===== Available records
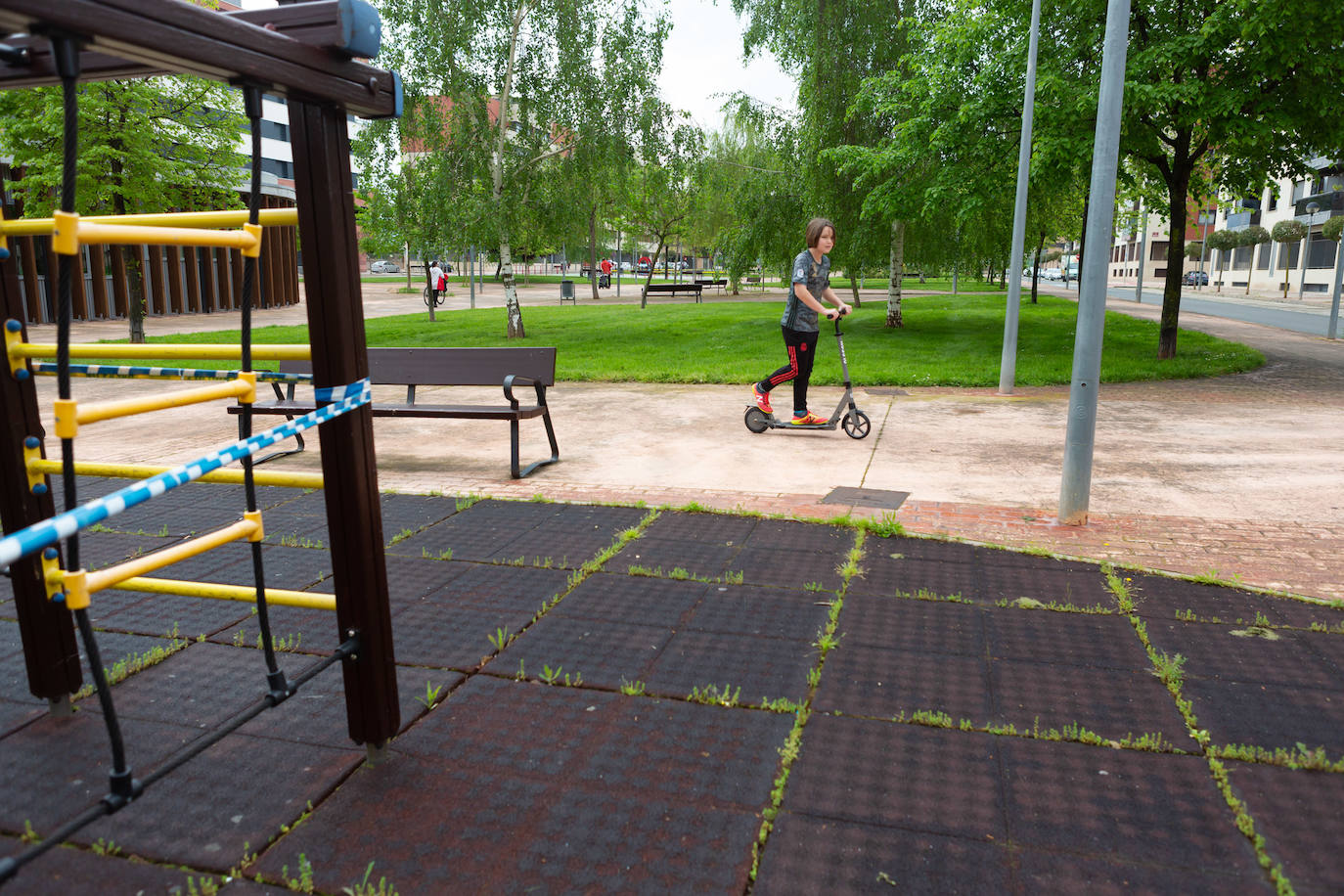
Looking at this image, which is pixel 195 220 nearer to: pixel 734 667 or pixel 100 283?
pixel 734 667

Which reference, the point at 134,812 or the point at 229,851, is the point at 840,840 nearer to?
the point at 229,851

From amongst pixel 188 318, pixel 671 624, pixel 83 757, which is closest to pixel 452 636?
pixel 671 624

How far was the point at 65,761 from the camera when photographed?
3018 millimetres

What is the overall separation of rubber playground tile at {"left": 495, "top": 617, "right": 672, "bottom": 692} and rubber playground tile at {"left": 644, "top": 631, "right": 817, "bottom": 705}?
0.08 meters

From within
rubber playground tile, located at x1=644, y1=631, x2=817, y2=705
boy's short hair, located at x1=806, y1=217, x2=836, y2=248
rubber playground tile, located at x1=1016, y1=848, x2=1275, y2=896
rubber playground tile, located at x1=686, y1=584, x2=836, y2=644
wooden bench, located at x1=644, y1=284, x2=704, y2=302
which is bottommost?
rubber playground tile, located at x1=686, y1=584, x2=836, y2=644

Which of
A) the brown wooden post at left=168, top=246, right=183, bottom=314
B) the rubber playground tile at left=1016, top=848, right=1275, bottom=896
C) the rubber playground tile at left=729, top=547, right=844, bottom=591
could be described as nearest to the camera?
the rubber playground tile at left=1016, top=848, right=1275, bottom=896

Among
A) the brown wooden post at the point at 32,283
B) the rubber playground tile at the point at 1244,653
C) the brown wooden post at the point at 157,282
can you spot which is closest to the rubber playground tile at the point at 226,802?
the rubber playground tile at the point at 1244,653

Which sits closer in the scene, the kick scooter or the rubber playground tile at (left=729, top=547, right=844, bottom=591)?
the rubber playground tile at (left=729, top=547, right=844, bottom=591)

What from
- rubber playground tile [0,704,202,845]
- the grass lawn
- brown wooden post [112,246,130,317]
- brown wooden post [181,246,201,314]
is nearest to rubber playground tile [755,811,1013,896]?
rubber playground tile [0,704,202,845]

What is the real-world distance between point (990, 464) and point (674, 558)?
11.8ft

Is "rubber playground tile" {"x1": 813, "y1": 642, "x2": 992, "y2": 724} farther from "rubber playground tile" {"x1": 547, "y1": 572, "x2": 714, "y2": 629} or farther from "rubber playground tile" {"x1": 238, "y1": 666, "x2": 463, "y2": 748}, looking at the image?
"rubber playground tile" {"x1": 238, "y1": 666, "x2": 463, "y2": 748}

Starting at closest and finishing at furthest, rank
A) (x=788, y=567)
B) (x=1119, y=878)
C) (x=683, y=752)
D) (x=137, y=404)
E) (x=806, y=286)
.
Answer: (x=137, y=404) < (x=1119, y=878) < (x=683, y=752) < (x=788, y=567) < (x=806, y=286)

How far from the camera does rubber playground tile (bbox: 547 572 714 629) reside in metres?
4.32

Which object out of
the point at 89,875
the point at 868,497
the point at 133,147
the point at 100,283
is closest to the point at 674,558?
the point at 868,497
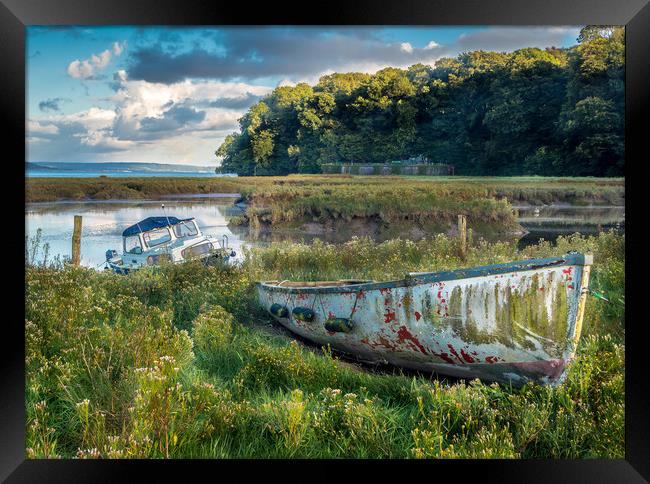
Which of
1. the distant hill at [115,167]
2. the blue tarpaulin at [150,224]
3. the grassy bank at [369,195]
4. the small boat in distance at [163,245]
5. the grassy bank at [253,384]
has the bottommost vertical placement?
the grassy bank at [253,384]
==========
Task objective: Copy the records above word for word, leaving out the pictures.

Result of the task:
Looking at this image, which is pixel 195 220 nearer to: pixel 734 667 or pixel 100 283?
pixel 734 667

Which reference, the point at 134,812 or the point at 229,851, is the point at 840,840 nearer to?
the point at 229,851

From amongst pixel 188 318, pixel 671 624, pixel 83 757, which is closest to pixel 452 636?
pixel 671 624

How far was the point at 65,761 from the camera when photographed?
3018 millimetres

What is the overall separation of rubber playground tile at {"left": 495, "top": 617, "right": 672, "bottom": 692} and rubber playground tile at {"left": 644, "top": 631, "right": 817, "bottom": 705}?
0.08 meters

From within
rubber playground tile, located at x1=644, y1=631, x2=817, y2=705
boy's short hair, located at x1=806, y1=217, x2=836, y2=248
rubber playground tile, located at x1=1016, y1=848, x2=1275, y2=896
rubber playground tile, located at x1=686, y1=584, x2=836, y2=644
wooden bench, located at x1=644, y1=284, x2=704, y2=302
which is bottommost?
rubber playground tile, located at x1=686, y1=584, x2=836, y2=644

Which of
A) the brown wooden post at left=168, top=246, right=183, bottom=314
B) the rubber playground tile at left=1016, top=848, right=1275, bottom=896
C) the rubber playground tile at left=729, top=547, right=844, bottom=591
could be described as nearest to the camera?
the rubber playground tile at left=1016, top=848, right=1275, bottom=896

Among
A) the brown wooden post at the point at 32,283
B) the rubber playground tile at the point at 1244,653
C) the brown wooden post at the point at 157,282
can you spot which is closest to the rubber playground tile at the point at 226,802?
the rubber playground tile at the point at 1244,653

Which sits closer in the scene, the kick scooter or the rubber playground tile at (left=729, top=547, right=844, bottom=591)?
the rubber playground tile at (left=729, top=547, right=844, bottom=591)

What from
- rubber playground tile [0,704,202,845]
- the grass lawn
- brown wooden post [112,246,130,317]
- brown wooden post [181,246,201,314]
is nearest to rubber playground tile [755,811,1013,896]?
rubber playground tile [0,704,202,845]

What is the real-world distance between point (990, 464) and point (674, 558)?
11.8ft

Is "rubber playground tile" {"x1": 813, "y1": 642, "x2": 992, "y2": 724} farther from "rubber playground tile" {"x1": 547, "y1": 572, "x2": 714, "y2": 629} or farther from "rubber playground tile" {"x1": 238, "y1": 666, "x2": 463, "y2": 748}, looking at the image?
"rubber playground tile" {"x1": 238, "y1": 666, "x2": 463, "y2": 748}

Starting at closest and finishing at furthest, rank
A) (x=788, y=567)
B) (x=1119, y=878)
C) (x=683, y=752)
D) (x=137, y=404)
E) (x=806, y=286)
.
Answer: (x=137, y=404) < (x=1119, y=878) < (x=683, y=752) < (x=788, y=567) < (x=806, y=286)

How far from the camera does rubber playground tile (bbox: 547 572 714 629) reside in metres?
4.32

Which object out of
the point at 89,875
the point at 868,497
the point at 133,147
the point at 100,283
is closest to the point at 674,558?
the point at 868,497
Which of
1. the distant hill at [115,167]
2. the blue tarpaulin at [150,224]
3. the grassy bank at [369,195]
4. the small boat in distance at [163,245]
5. the grassy bank at [253,384]
has the bottommost vertical placement?
the grassy bank at [253,384]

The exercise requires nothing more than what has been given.